# 選定抜粋:
:::

そして私たちが住む世界とはまさに「欲界」であり、
これが六道輪廻と呼ばれる世界だというのです。

この世界は、地獄から餓鬼、畜生、修羅、人、天の六道で、
ひとは、このどこかに生まれ変わるというのですが、
そんな単純なものではなく、
仏教では、人そのものが「六道」にあるというのです。

 つまり、六道輪廻という考え方は、
仏教においては人の生まれ変わりの繰り返しというものではなく、
人が生きている中において
「六道輪廻」の中に生きているということなのだと言っているのです。

 そうであるならば、私たちは時には
精神世界に生き寛容で高貴になり(天)
泣き笑いしつつ幸福に喜び(人)
人と諍い互いに罵倒しあい(修羅)
愚かに何も解らずたださまよい与えられたことだけに生き(畜生)
果てしなくものを追い続け飽くことを知らず(餓鬼)
その結果不幸にあがく(地獄)

を人生の中で繰り返していないか・・。

:::

# 実施課題:
六道輪廻についての抜粋では、この世界を成す六道として何が挙げられていますか？ 資料はこの抜粋とは関係がありません。

# 収集データ項目:
:::

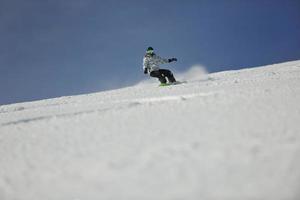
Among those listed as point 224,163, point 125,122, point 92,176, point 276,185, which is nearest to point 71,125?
point 125,122

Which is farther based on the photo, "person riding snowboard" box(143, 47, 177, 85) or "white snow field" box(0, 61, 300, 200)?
"person riding snowboard" box(143, 47, 177, 85)

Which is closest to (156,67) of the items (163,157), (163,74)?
(163,74)

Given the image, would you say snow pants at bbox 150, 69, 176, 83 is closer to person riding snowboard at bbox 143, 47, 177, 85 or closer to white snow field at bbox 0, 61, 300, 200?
person riding snowboard at bbox 143, 47, 177, 85

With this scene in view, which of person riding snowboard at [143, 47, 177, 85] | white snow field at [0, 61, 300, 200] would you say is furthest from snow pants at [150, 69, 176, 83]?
white snow field at [0, 61, 300, 200]

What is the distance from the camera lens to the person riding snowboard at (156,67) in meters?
12.6

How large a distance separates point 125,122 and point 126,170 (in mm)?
1547

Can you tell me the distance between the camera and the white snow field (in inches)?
87.1

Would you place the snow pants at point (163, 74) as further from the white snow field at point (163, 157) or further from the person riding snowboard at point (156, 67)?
the white snow field at point (163, 157)

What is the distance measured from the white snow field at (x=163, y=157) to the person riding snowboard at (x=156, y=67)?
27.1 feet

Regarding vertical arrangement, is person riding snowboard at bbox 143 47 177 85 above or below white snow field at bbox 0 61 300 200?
above

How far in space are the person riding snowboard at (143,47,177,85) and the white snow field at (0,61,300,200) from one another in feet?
27.1

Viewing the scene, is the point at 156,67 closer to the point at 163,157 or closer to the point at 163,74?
the point at 163,74

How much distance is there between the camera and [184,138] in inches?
122

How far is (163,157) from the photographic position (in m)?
2.68
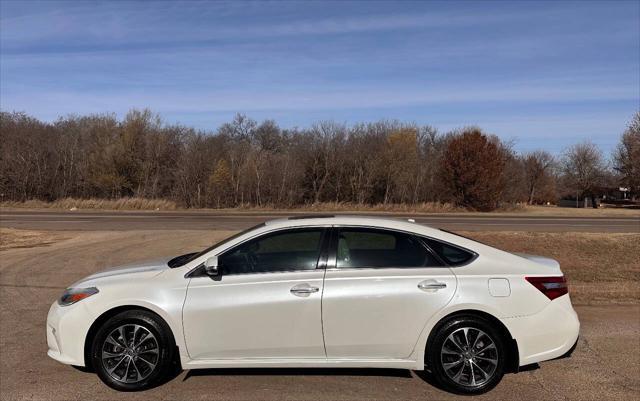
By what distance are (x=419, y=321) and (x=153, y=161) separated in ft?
134

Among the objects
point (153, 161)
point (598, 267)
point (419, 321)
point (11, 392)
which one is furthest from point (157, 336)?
point (153, 161)

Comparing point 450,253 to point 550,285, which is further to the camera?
point 450,253

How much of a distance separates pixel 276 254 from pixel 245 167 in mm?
36139

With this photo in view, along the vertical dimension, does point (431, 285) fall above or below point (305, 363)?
above

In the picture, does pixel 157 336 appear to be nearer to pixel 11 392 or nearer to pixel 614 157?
pixel 11 392

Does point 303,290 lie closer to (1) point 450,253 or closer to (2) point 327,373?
(2) point 327,373

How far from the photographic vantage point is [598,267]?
1248 cm

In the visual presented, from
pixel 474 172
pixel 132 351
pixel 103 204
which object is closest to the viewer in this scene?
pixel 132 351

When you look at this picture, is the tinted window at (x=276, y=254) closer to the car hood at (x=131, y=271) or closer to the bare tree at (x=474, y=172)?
the car hood at (x=131, y=271)

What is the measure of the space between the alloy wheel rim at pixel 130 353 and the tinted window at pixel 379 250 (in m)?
1.84

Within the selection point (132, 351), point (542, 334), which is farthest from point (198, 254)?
point (542, 334)

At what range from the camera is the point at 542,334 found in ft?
15.1

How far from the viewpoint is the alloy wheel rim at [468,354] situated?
4.59 meters

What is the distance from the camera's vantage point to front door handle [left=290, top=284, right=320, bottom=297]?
4570mm
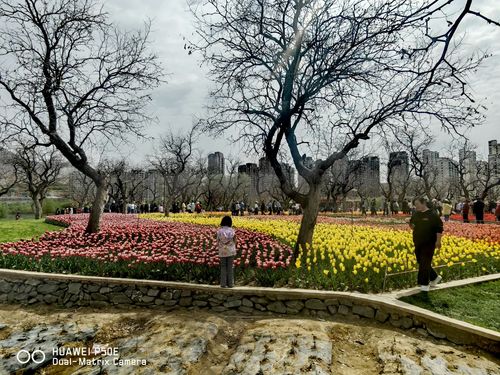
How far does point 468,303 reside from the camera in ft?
20.7

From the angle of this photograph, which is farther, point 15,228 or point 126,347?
point 15,228

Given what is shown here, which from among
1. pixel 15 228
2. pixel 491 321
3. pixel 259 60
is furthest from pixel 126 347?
pixel 15 228

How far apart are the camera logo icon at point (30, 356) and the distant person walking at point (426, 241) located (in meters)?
6.62

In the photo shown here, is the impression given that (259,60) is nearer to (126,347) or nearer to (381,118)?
(381,118)

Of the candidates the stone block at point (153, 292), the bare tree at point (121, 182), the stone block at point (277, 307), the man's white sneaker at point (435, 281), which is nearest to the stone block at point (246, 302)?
the stone block at point (277, 307)

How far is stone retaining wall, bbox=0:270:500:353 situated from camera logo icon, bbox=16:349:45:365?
214cm

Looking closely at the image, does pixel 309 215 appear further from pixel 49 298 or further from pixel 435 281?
pixel 49 298

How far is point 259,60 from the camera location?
32.1 feet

:::

# 正しい出力:
地獄、餓鬼、畜生、修羅、人、天の六つです。